Texto de lectura:
----

Pero dicha actitud fue cambiando con el paso del tiempo, quedando, no obstante, todavía en la baja Edad Media una "mala conciencia" que justifica la dedicación por parte de los grandes mercaderes y burgueses enriquecidos con el comercio de buena parte de sus beneficios a obras piadosas y a estimular un arte religioso para consumo propio o generosa entrega a recintos sagrados. También el carácter de las grandes ferias difería mucho según los casos y circunstancias económicas de sus dedicaciones prioritarias. Así, las de Flandes fueron en parte pioneras y apoyaron el desarrollo del área de Brujas, manteniendo un carácter esencialmente mercantil; en cambio, las de Lyon o Ginebra fueron más financieras que mercantiles. Pero sin lugar a dudas, durante los siglos XI al XIII, el comercio itinerante tuvo en las Ferias de Champaña (Lagny, Bar, Provins y Troyes) su manifestación más lúcida y permanente. Antes de declinar a finales del XIII, su propio ritual, su predominio en el comercio de telas y especias, la presencia permanente de italianos y flamencos, las franquicias disfrutadas por los mercaderes y las garantías legales de su actividad, la frecuencia de las operaciones de crédito, las transferencias de fondos, los cambios, las compensaciones por deudas o las garantías de préstamos, son aspectos hoy suficientemente conocidos -tal y como apunta J. Bernard, siguiendo a otros autores- que muestran el techo máximo al que el comercio había llegado por entonces.

Poco a poco, y como una fase más de la llamada revolución comercial, ya en la segunda mitad del siglo XIII y comienzos del XIV, aquellos mercaderes aventureros de los primeros siglos del despertar comercial fueron dando paso, tras varias generaciones, a otros que iban abandonando el nomadismo mercantil y comenzaban a sedentarizarse, confiando en procuradores, agentes comerciales, apoderados, delegados, etc., la realización de las operaciones, la garantía del negocio y la salvaguardia de la mercancía. Agentes que podían ser itinerantes o residentes, comerciantes especializados en determinados productos o en general, actuando sobre bases permanentes o temporales. Asimismo, se fue complicando el sistema de asociación, representación y comunicación en las diversas operaciones crediticias, financieras o de transporte y la contabilidad constituyó un conocimiento indispensable para llevar a buen término cualquier negocio mercantil. De esta forma, a tenor del volumen comercial y de la diversificación y multiplicación de transacciones, se racionalizaron las empresas, se manifestó el culto a las cifras y se desarrolló el crédito y la especulación, acabando por hacerse fundamental el papel de las finanzas y el tráfico del dinero como operaciones especulativas aparte de otras actividades económicas, esforzándose por maximizar los beneficios, ampliar los negocios y buscar la ganancia ininterrumpida. Estas actuaciones iban, desde luego, contra la ética cristiana, por lo que representaba el culto al dinero, la búsqueda permanente del beneficio y la superación de cualquier obstáculo material.

----

Lo que harás:
A) En el texto sobre el comercio medieval, ¿qué ferias se describen como más financieras que mercantiles?
B) Prolonga el texto sobre el comercio medieval a partir de su última oración.

Datos proporcionados:
----

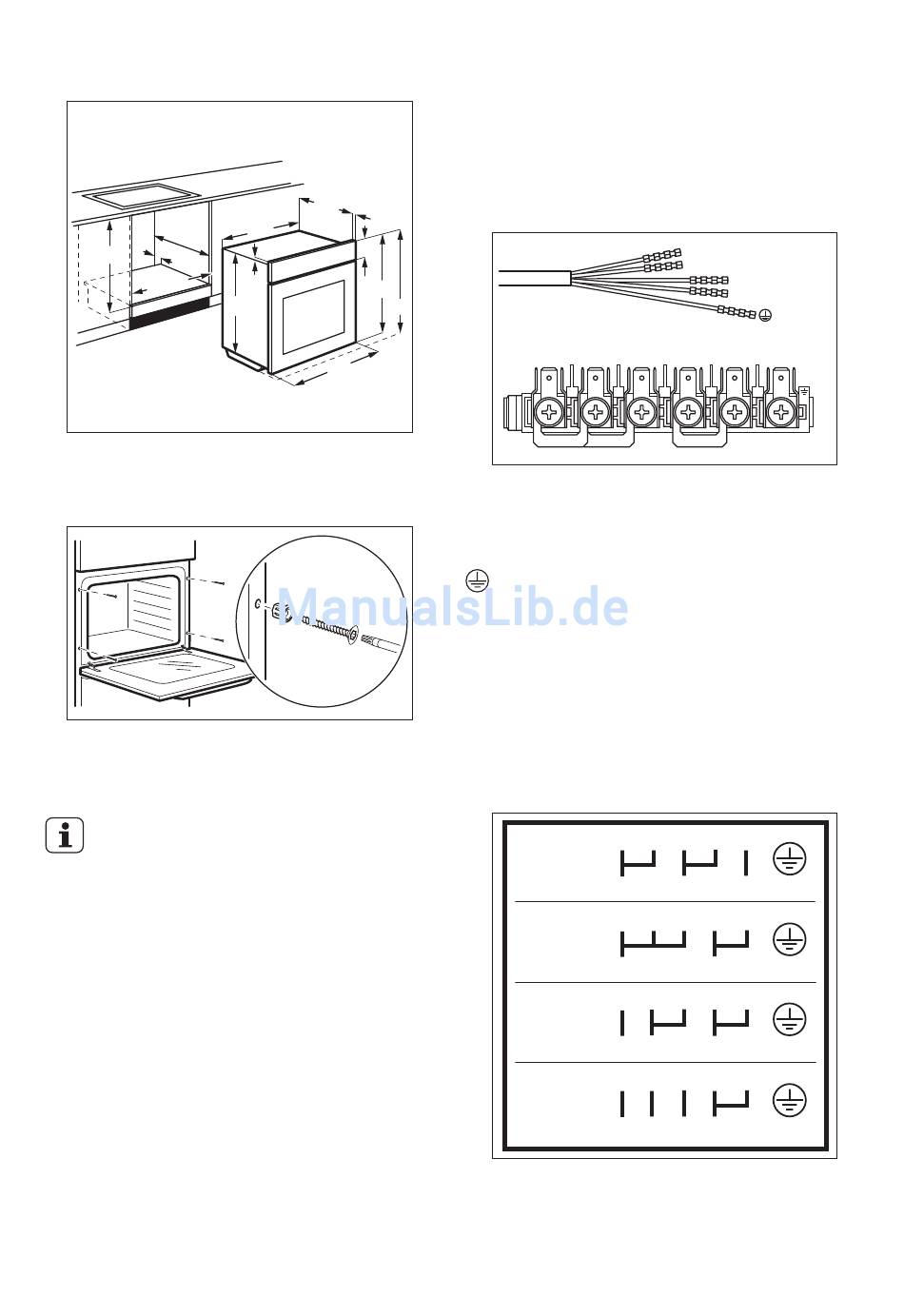 ManualsLib.de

----

Respuestas por tarea:
A) Las de Lyon o Ginebra.

B)
Y sin embargo la Iglesia no permaneció del todo fuera del sistema, lo que provocaría las grandes controversias de la jerarquía con las nuevas órdenes mendicantes del siglo XIII (franciscanos y dominicos), que criticaban precisamente la riqueza de los eclesiásticos y el abandono de los menesterosos a los que ellos mismos se ofrecían a atender. Todo ello dentro de un espíritu renovador de la Iglesia que pugnaba entonces entre la fe y la razón, entre la vuelta a los principios evangélicos de pobreza o la inmersión en el mundo con todas sus consecuencias. A su vez, señores, príncipes y gobiernos ciudadanos buscaron echar sobre el comercio la carga impositiva propia de una actividad lucrativa en la que también ellos querían participar. Portazgos, aduanas, peajes y derechos de todo tipo provocaron en ocasiones la protesta de los mercaderes foráneos que querían el mismo trato que los locales; pero en muchas ferias y mercados las franquicias y privilegios de los extranjeros aumentaban su interés por acercarse a los lugares feriados en los que desarrollaban su tarea sin oposición alguna. De la misma forma que la paz garantizada por las autoridades públicas aliviaba el riesgo que los comerciantes solían correr en sus desplazamientos, siendo víctimas frecuentes de asaltos y atropellos que terminaban cuando entraban en los recintos urbanos y quedaban bajo la protección de la paz del mercado y de las leyes y oficiales del lugar.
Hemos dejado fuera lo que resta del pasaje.